Let's look at two situations and see how Agile values might color the way we as leaders react to them. Adam, an employee on your team, is routinely late. Every day, he shows up tardy and when he's at the office, he's distracted and not putting in 100%. The rest of the team has begun to comment to each other. You've heard the scuttlebutt; no one has approached you directly. Yet.
What's your first thought?
Barbara has been on your team for only three months but has been a star performer since arriving. She doesn't come early or stay late, but during the time she's there she does the work of two. Her work quality is off the charts. She has taken the initiative to being mentoring some of her co-workers on some of the tools and techniques she's using to be so efficient and productive. You'd like to reward her, but your company doesn't have a process for out-of-cycle salary increases and she won't be due for a salary increase for over a year since she joined just before the annual review bonanza this year.
What do you do?
It seems most companies these days have policies and procedures to cover most everything. The larger the enterprise, the more comprehensive these policies become. The idea seems to be that by having a policy, fairness is ensured.
What is fairness?
Is it fair that Barbara's performance can't be rewarded for more than 12 months? Is it fair that those she was mentoring could apply her teachings, possibly even early enough to receive some monetary reward for the gains shown while she gets nothing?
You could argue that the following year she might get a larger raise to compensate, but in most companies increases come from a shared pool, so by giving her a larger raise, that stands a good chance of decreasing everyone else's raise that year. Is that fair?

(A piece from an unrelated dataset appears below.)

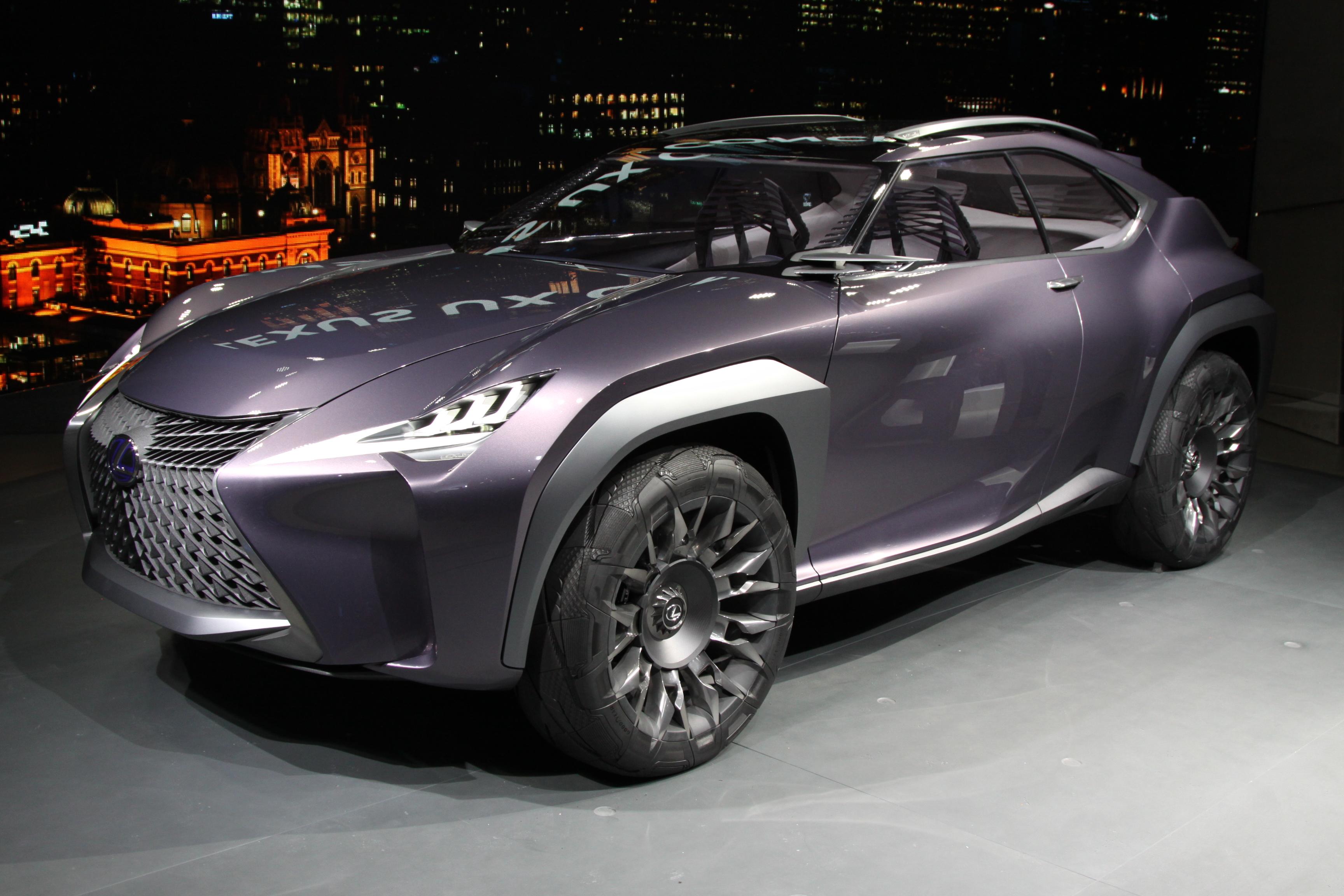 Lexus представил маленький кроссовер UX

One of the core values of Agile software development, as expressed in the Agile Manifesto, is:
[We have come to value] individuals and interactions over processes and tools
Processes aren't unimportant, they're not without value. They provide valuable guidance, but policies should be secondary to individuals or the interaction of individuals within the team. That's the value being expressed here. Many companies say their greatest resource is their people but few walk that out. This value is a direction to software development teams to do exactly that.
Can this be applied to leadership as well? Absolutely.
Let's take Barbara's case. Are there other ways to reward her? Sure! Other perks are available. Give her an Amazon gift card or a night on the town courtesy of the company (a prepaid Visa card works well). Could you upgrade her office? Promote her? Increase the height of her cubicle walls? Give her a new title? Formalize the mentorship work she's doing and put her in charge of it? Options for recognition are plenty.
And then there's Adam. What do we do with a persistently tardy teammate?
The Agile Leader would probably sit down with him over a cup of coffee and talk about why he's late and learn that his wife has been sick and he's had to get the kids on the bus every day before school, which has meant his commute has landed him in the thick of traffic. He's been looking for faster routes but hasn't been able to find any. It turns out, the tardiness has been a huge stressor for him as well. Just talking about it has taken some of the weight off his shoulders, and when you give him permission to come in a full hour late each day, and leave in time to get his kids off the bus as long as he checks in from home in the evening to finish his work after they're in bed, you can feel the relief pour off him. That afternoon at your daily team meeting, you both share this all with the team and everyone gives Adam a big hug.
They just needed to know and understand.
It might not be that nice and touchy-feely, but you'll never know unless you take the time to find out.
Unless you value the individual more than the policy.